┌─ DATA EXTRACT

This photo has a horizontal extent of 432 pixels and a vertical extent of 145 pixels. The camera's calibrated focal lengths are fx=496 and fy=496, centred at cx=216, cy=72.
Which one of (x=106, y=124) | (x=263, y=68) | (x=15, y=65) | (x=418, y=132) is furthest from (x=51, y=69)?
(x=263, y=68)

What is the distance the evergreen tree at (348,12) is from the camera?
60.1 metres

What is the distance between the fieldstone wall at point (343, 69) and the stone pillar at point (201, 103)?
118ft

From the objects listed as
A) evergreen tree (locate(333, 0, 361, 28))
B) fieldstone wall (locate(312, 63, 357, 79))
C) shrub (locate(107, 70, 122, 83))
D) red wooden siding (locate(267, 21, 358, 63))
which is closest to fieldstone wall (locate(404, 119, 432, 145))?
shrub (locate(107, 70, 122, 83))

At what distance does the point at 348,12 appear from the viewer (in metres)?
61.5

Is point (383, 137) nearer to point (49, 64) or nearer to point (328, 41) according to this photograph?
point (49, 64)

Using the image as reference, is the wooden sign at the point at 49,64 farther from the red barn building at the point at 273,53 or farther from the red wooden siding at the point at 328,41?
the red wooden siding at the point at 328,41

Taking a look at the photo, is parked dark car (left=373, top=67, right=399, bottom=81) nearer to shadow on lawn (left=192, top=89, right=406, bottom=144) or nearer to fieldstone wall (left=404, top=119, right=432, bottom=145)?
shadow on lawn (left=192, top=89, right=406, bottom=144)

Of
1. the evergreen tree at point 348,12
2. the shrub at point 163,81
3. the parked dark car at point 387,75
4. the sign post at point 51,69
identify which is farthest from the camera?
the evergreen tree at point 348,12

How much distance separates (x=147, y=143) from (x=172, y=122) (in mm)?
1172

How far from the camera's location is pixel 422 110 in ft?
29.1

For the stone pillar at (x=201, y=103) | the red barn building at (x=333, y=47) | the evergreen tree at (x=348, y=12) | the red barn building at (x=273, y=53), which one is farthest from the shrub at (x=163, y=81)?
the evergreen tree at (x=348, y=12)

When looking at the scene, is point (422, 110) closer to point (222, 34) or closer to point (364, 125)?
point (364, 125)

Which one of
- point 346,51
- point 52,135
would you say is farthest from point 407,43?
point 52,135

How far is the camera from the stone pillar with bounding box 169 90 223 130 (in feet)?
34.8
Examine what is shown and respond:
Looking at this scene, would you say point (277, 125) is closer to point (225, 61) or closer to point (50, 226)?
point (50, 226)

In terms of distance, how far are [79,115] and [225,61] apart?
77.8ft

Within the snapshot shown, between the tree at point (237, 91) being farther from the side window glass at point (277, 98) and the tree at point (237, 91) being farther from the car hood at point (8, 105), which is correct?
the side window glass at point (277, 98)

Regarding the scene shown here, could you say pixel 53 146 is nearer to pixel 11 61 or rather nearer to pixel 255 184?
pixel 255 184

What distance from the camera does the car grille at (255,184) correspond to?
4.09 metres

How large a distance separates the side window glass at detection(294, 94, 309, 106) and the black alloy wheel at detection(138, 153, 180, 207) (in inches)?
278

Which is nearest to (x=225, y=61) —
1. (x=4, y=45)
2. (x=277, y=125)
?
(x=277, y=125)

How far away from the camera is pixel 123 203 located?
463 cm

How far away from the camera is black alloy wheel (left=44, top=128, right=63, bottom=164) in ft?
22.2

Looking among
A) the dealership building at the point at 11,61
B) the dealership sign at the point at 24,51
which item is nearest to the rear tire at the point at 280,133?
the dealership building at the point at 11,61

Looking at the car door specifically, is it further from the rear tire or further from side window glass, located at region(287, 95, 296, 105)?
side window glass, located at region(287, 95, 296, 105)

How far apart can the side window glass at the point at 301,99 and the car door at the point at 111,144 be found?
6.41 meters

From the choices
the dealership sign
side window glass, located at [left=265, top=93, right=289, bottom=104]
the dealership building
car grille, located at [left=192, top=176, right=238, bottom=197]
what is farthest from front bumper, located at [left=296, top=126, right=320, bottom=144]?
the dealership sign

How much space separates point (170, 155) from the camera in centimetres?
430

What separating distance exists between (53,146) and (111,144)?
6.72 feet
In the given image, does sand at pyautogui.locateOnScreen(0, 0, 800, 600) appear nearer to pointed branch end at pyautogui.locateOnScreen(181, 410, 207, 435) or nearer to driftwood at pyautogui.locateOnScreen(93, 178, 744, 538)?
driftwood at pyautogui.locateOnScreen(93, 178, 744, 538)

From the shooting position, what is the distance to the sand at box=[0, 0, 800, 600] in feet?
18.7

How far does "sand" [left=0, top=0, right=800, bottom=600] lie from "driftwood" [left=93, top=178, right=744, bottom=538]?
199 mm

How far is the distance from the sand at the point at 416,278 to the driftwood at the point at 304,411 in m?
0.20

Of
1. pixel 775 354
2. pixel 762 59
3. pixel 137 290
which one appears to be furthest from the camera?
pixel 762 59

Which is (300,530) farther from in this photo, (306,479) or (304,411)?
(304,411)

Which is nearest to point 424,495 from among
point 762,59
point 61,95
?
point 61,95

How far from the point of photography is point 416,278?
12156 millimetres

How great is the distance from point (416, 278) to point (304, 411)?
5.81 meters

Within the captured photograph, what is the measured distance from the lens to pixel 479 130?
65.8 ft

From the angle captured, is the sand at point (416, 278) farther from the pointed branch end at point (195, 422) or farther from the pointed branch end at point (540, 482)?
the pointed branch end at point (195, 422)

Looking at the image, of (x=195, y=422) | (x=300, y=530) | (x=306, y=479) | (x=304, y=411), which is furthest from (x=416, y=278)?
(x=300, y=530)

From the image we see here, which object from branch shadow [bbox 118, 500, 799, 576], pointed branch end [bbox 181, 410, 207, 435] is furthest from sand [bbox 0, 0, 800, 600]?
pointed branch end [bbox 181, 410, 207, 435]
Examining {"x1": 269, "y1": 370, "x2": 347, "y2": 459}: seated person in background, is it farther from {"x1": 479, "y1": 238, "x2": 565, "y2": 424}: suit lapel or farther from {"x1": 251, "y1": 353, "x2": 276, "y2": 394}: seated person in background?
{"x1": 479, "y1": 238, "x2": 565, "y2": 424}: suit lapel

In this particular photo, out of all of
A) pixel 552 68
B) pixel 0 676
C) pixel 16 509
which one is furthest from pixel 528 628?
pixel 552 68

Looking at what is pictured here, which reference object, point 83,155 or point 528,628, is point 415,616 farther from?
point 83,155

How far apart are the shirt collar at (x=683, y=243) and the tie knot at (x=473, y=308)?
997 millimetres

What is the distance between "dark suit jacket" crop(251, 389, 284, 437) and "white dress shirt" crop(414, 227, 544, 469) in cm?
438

└─

DIRECTIVE
Reproduce the records word for word.

RESULT FOR THIS TASK
This photo has a horizontal extent of 432 pixels and a vertical extent of 145 pixels. The camera's calibrated focal lengths are fx=496 and fy=496, centred at cx=216, cy=72.
Which one of (x=106, y=124) | (x=263, y=68) | (x=15, y=65) | (x=418, y=132) is furthest from (x=51, y=69)?
(x=263, y=68)

What is the distance the evergreen tree at (348,12) is from the camera?
60.1 metres

What is the distance between the fieldstone wall at point (343, 69) and the stone pillar at point (201, 103)?
118ft

From the objects listed as
A) evergreen tree (locate(333, 0, 361, 28))
B) fieldstone wall (locate(312, 63, 357, 79))
C) shrub (locate(107, 70, 122, 83))
D) red wooden siding (locate(267, 21, 358, 63))
which is closest to fieldstone wall (locate(404, 119, 432, 145))?
shrub (locate(107, 70, 122, 83))

At what distance does the point at 348,12 appear from the viewer (in metres)?
61.5

Is point (383, 137) nearer to point (49, 64) or nearer to point (328, 41) according to this photograph?
point (49, 64)

Using the image as reference, is the wooden sign at the point at 49,64 farther from the red barn building at the point at 273,53 or farther from the red wooden siding at the point at 328,41?
the red wooden siding at the point at 328,41

Taking a look at the photo, is parked dark car (left=373, top=67, right=399, bottom=81) nearer to shadow on lawn (left=192, top=89, right=406, bottom=144) or nearer to fieldstone wall (left=404, top=119, right=432, bottom=145)?
shadow on lawn (left=192, top=89, right=406, bottom=144)

Of
1. the evergreen tree at point 348,12
2. the shrub at point 163,81
3. the parked dark car at point 387,75
4. the sign post at point 51,69
identify which is farthest from the camera?
the evergreen tree at point 348,12

How much distance separates (x=147, y=143) from (x=172, y=122) (in mm)?
1172

How far from the camera's location is pixel 422 110 in ft?
29.1

For the stone pillar at (x=201, y=103) | the red barn building at (x=333, y=47) | the evergreen tree at (x=348, y=12) | the red barn building at (x=273, y=53), which one is farthest from the shrub at (x=163, y=81)?
the evergreen tree at (x=348, y=12)

When looking at the scene, is point (422, 110) closer to point (222, 34) or closer to point (364, 125)?
point (364, 125)

Which one of
- point 346,51
- point 52,135
would you say is farthest from point 407,43?
point 52,135

How far is the camera from the stone pillar with bounding box 169 90 223 130 (in feet)?
34.8
Examine what is shown and respond:
Looking at this scene, would you say point (277, 125) is closer to point (225, 61) or closer to point (50, 226)?
point (50, 226)

In terms of distance, how far are [79,115] and [225,61] apart?
77.8ft

Within the snapshot shown, between the tree at point (237, 91) being farther from the side window glass at point (277, 98) and the tree at point (237, 91) being farther from the car hood at point (8, 105), which is correct?
the side window glass at point (277, 98)

Regarding the scene shown here, could you say pixel 53 146 is nearer to pixel 11 61 or rather nearer to pixel 255 184?
pixel 255 184

What distance from the camera does the car grille at (255,184) correspond to?
4.09 metres

How large a distance separates the side window glass at detection(294, 94, 309, 106) and the black alloy wheel at detection(138, 153, 180, 207) (in inches)?
278

Which is nearest to (x=225, y=61) —
1. (x=4, y=45)
2. (x=277, y=125)
?
(x=277, y=125)

How far away from the camera is pixel 123 203 located?
463 cm

How far away from the camera is black alloy wheel (left=44, top=128, right=63, bottom=164) in ft?
22.2

Looking among
A) the dealership building at the point at 11,61
B) the dealership sign at the point at 24,51
which item is nearest to the rear tire at the point at 280,133?
the dealership building at the point at 11,61

Looking at the car door specifically, is it further from the rear tire or further from side window glass, located at region(287, 95, 296, 105)?
side window glass, located at region(287, 95, 296, 105)

How far apart can the side window glass at the point at 301,99 and the car door at the point at 111,144 be found?
6.41 meters

From the choices
the dealership sign
side window glass, located at [left=265, top=93, right=289, bottom=104]
the dealership building
car grille, located at [left=192, top=176, right=238, bottom=197]
what is farthest from front bumper, located at [left=296, top=126, right=320, bottom=144]?
the dealership sign

How much space separates point (170, 155) from the camera in centimetres?
430

What separating distance exists between (53,146) and (111,144)?
6.72 feet
In the given image, does sand at pyautogui.locateOnScreen(0, 0, 800, 600) appear nearer to pointed branch end at pyautogui.locateOnScreen(181, 410, 207, 435) or nearer to driftwood at pyautogui.locateOnScreen(93, 178, 744, 538)?
driftwood at pyautogui.locateOnScreen(93, 178, 744, 538)

From the shooting position, what is the distance to the sand at box=[0, 0, 800, 600] in feet?
18.7

How far does "sand" [left=0, top=0, right=800, bottom=600] lie from "driftwood" [left=93, top=178, right=744, bottom=538]?
199 mm

How far is the distance from the sand at the point at 416,278 to the driftwood at the point at 304,411 in m?
0.20

Of
1. pixel 775 354
2. pixel 762 59
3. pixel 137 290
which one appears to be furthest from the camera?
pixel 762 59

Which is (300,530) farther from in this photo, (306,479) or (304,411)?
(304,411)

Which is nearest to point 424,495 from among
point 762,59
point 61,95
?
point 61,95

How far from the point of photography is point 416,278?
12156 millimetres

How great is the distance from point (416, 278) to point (304, 411)?
5.81 meters

Within the captured photograph, what is the measured distance from the lens to pixel 479 130?
65.8 ft

From the angle captured, is the sand at point (416, 278) farther from the pointed branch end at point (195, 422) or farther from the pointed branch end at point (540, 482)?
the pointed branch end at point (195, 422)

Looking at the image, of (x=195, y=422) | (x=300, y=530) | (x=306, y=479) | (x=304, y=411), which is furthest from (x=416, y=278)?
(x=300, y=530)

From the image we see here, which object from branch shadow [bbox 118, 500, 799, 576], pointed branch end [bbox 181, 410, 207, 435] is furthest from sand [bbox 0, 0, 800, 600]?
pointed branch end [bbox 181, 410, 207, 435]
Examining {"x1": 269, "y1": 370, "x2": 347, "y2": 459}: seated person in background, is it farther from {"x1": 479, "y1": 238, "x2": 565, "y2": 424}: suit lapel or farther from {"x1": 251, "y1": 353, "x2": 276, "y2": 394}: seated person in background?
{"x1": 479, "y1": 238, "x2": 565, "y2": 424}: suit lapel

In this particular photo, out of all of
A) pixel 552 68
B) pixel 0 676
C) pixel 16 509
which one is furthest from pixel 528 628?
pixel 552 68

Looking at what is pictured here, which reference object, point 83,155 or point 528,628, is point 415,616 farther from?
point 83,155

How far apart are the shirt collar at (x=683, y=243) and the tie knot at (x=473, y=308)?
997 millimetres

What is the distance between "dark suit jacket" crop(251, 389, 284, 437) and "white dress shirt" crop(414, 227, 544, 469) in cm?
438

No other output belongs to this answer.